[Entries from a dataset]
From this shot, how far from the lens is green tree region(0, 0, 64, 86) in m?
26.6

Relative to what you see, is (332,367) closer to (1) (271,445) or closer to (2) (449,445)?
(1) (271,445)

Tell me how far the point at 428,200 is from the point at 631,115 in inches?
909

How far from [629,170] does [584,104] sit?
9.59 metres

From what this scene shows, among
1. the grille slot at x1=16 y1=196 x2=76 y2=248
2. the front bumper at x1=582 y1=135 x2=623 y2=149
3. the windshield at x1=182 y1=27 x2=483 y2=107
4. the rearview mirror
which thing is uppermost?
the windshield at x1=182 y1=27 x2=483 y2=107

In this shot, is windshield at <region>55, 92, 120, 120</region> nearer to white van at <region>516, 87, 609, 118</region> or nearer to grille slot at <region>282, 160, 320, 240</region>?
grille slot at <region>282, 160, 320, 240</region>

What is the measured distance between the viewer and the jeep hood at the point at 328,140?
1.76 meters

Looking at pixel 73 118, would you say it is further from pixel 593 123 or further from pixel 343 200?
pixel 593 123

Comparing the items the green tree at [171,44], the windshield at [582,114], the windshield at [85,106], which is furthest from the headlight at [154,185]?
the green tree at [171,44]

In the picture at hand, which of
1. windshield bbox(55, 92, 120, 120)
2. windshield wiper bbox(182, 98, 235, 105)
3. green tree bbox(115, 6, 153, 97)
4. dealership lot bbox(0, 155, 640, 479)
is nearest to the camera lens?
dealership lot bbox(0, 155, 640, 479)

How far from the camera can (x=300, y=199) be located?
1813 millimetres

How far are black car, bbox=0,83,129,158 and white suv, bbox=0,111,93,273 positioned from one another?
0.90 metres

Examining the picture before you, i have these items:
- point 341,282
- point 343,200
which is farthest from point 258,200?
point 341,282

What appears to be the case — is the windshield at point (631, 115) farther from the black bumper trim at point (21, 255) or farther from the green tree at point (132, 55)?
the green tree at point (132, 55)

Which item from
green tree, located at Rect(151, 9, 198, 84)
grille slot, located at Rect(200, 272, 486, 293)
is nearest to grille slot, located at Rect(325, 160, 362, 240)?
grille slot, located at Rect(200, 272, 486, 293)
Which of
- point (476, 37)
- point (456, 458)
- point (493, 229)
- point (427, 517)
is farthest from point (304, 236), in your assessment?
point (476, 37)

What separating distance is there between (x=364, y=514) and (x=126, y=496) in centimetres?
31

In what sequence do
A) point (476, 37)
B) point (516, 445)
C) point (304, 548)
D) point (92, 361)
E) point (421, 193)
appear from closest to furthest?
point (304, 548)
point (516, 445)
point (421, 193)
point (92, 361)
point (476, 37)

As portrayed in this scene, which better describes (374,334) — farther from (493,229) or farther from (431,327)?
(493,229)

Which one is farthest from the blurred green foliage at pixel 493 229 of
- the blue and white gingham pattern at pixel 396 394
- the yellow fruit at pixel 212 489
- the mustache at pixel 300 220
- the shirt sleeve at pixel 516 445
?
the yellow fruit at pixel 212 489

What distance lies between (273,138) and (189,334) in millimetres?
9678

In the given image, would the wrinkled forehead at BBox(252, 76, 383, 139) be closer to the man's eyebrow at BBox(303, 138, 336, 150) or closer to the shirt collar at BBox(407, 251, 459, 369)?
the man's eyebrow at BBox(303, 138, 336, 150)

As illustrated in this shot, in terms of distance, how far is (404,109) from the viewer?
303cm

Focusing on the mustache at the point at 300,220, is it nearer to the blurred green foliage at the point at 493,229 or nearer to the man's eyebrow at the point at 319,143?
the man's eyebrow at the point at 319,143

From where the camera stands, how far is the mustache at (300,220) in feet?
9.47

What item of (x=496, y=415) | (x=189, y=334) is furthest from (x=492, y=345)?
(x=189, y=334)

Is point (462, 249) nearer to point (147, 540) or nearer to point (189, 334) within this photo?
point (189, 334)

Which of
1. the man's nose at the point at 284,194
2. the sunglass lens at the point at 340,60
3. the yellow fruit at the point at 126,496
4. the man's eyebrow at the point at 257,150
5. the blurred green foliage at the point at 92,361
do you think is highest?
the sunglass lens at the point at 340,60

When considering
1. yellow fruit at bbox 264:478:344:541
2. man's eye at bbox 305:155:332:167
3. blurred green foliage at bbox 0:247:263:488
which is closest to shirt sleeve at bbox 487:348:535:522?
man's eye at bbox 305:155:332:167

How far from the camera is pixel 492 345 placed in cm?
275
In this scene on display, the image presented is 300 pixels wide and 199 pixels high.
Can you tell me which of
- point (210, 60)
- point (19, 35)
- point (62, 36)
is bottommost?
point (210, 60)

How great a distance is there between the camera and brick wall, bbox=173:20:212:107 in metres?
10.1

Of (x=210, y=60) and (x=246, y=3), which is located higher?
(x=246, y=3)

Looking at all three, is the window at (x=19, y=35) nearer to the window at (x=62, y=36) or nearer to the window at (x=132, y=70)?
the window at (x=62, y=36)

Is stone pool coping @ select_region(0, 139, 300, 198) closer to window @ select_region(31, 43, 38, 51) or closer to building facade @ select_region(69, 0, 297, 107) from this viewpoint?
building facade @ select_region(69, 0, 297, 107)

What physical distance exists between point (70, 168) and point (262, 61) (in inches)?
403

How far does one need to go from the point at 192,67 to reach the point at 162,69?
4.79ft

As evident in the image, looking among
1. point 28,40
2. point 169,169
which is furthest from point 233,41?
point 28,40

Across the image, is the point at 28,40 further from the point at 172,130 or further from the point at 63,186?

**What to do**:
Reproduce the material above exactly; please quote every line of it.

**Answer in full**:
From this shot, how far from the lens is green tree region(0, 0, 64, 86) in m?
26.6

Relative to what you see, is (332,367) closer to (1) (271,445) or closer to (2) (449,445)?
(1) (271,445)

Tell me how far the point at 428,200 is from the point at 631,115 in inches?
909

How far from [629,170] does [584,104] sit?
9.59 metres

From what this scene shows, among
1. the grille slot at x1=16 y1=196 x2=76 y2=248
2. the front bumper at x1=582 y1=135 x2=623 y2=149
3. the windshield at x1=182 y1=27 x2=483 y2=107
4. the rearview mirror
which thing is uppermost?
the windshield at x1=182 y1=27 x2=483 y2=107

In this shot, is windshield at <region>55, 92, 120, 120</region> nearer to white van at <region>516, 87, 609, 118</region> or nearer to grille slot at <region>282, 160, 320, 240</region>?
grille slot at <region>282, 160, 320, 240</region>

What is the measured distance between the viewer and the jeep hood at the point at 328,140?
1.76 meters

Looking at pixel 73 118, would you say it is further from pixel 593 123 or further from pixel 343 200?
pixel 593 123

Comparing the items the green tree at [171,44], the windshield at [582,114], the windshield at [85,106], which is furthest from the headlight at [154,185]?
the green tree at [171,44]

In the picture at hand, which of
1. windshield bbox(55, 92, 120, 120)
2. windshield wiper bbox(182, 98, 235, 105)
3. green tree bbox(115, 6, 153, 97)
4. dealership lot bbox(0, 155, 640, 479)
is nearest to the camera lens?
dealership lot bbox(0, 155, 640, 479)

How far from the camera can (x=300, y=199) be located?
1813 millimetres

How far are black car, bbox=0,83,129,158 and white suv, bbox=0,111,93,273 positioned from one another?
0.90 metres

Examining the picture before you, i have these items:
- point 341,282
- point 343,200
which is farthest from point 258,200?
point 341,282

What appears to be the case — is the windshield at point (631, 115) farther from the black bumper trim at point (21, 255) or farther from the green tree at point (132, 55)?
the green tree at point (132, 55)

Which item from
green tree, located at Rect(151, 9, 198, 84)
grille slot, located at Rect(200, 272, 486, 293)
is nearest to grille slot, located at Rect(325, 160, 362, 240)?
grille slot, located at Rect(200, 272, 486, 293)
Which of
- point (476, 37)
- point (456, 458)
- point (493, 229)
- point (427, 517)
is farthest from point (304, 236), in your assessment?
point (476, 37)

What separating distance is there between (x=364, y=514) and (x=126, y=496) in centimetres?
31

In what sequence do
A) point (476, 37)
B) point (516, 445)
C) point (304, 548)
D) point (92, 361)
E) point (421, 193)
appear from closest to furthest?
point (304, 548)
point (516, 445)
point (421, 193)
point (92, 361)
point (476, 37)

As portrayed in this scene, which better describes (374,334) — farther from (493,229) or farther from (431,327)?
(493,229)

Which one is farthest from the blurred green foliage at pixel 493 229 of
- the blue and white gingham pattern at pixel 396 394
- the yellow fruit at pixel 212 489
- the mustache at pixel 300 220
- the shirt sleeve at pixel 516 445
?
the yellow fruit at pixel 212 489

What distance lies between (273,138) and (189,334) in millimetres?
9678

In the given image, would the wrinkled forehead at BBox(252, 76, 383, 139) be closer to the man's eyebrow at BBox(303, 138, 336, 150) or closer to the shirt collar at BBox(407, 251, 459, 369)?
the man's eyebrow at BBox(303, 138, 336, 150)

As illustrated in this shot, in terms of distance, how far is (404,109) from the viewer?
303cm

Focusing on the mustache at the point at 300,220, is it nearer to the blurred green foliage at the point at 493,229 or nearer to the man's eyebrow at the point at 319,143?
the man's eyebrow at the point at 319,143

From where the camera stands, how far is the mustache at (300,220) in feet?
9.47

What item of (x=496, y=415) | (x=189, y=334) is furthest from (x=492, y=345)?
(x=189, y=334)

Is point (462, 249) nearer to point (147, 540) or nearer to point (189, 334) within this photo?
point (189, 334)

Which of
1. the man's nose at the point at 284,194
2. the sunglass lens at the point at 340,60
3. the yellow fruit at the point at 126,496
4. the man's eyebrow at the point at 257,150
5. the blurred green foliage at the point at 92,361
do you think is highest?
the sunglass lens at the point at 340,60

When considering
1. yellow fruit at bbox 264:478:344:541
2. man's eye at bbox 305:155:332:167
3. blurred green foliage at bbox 0:247:263:488
which is closest to shirt sleeve at bbox 487:348:535:522?
man's eye at bbox 305:155:332:167

How far from the camera is pixel 492 345 placed in cm?
275
In this scene on display, the image presented is 300 pixels wide and 199 pixels high.
Can you tell me which of
- point (210, 60)
- point (19, 35)
- point (62, 36)
is bottommost?
point (210, 60)

How great a distance is there between the camera and brick wall, bbox=173:20:212:107 in metres?
10.1

Of (x=210, y=60) and (x=246, y=3), which is located higher?
(x=246, y=3)

Looking at all three, is the window at (x=19, y=35) nearer to the window at (x=62, y=36) or nearer to the window at (x=132, y=70)?
the window at (x=62, y=36)

Is stone pool coping @ select_region(0, 139, 300, 198) closer to window @ select_region(31, 43, 38, 51) or closer to building facade @ select_region(69, 0, 297, 107) from this viewpoint?
building facade @ select_region(69, 0, 297, 107)

What physical distance exists between point (70, 168) and point (262, 61) (in inches)?
403

How far does one need to go from the point at 192,67 to reach the point at 162,69?
4.79ft

As evident in the image, looking among
1. point 28,40
2. point 169,169
which is furthest from point 233,41?
point 28,40

Across the image, is the point at 28,40 further from the point at 172,130 or further from the point at 63,186?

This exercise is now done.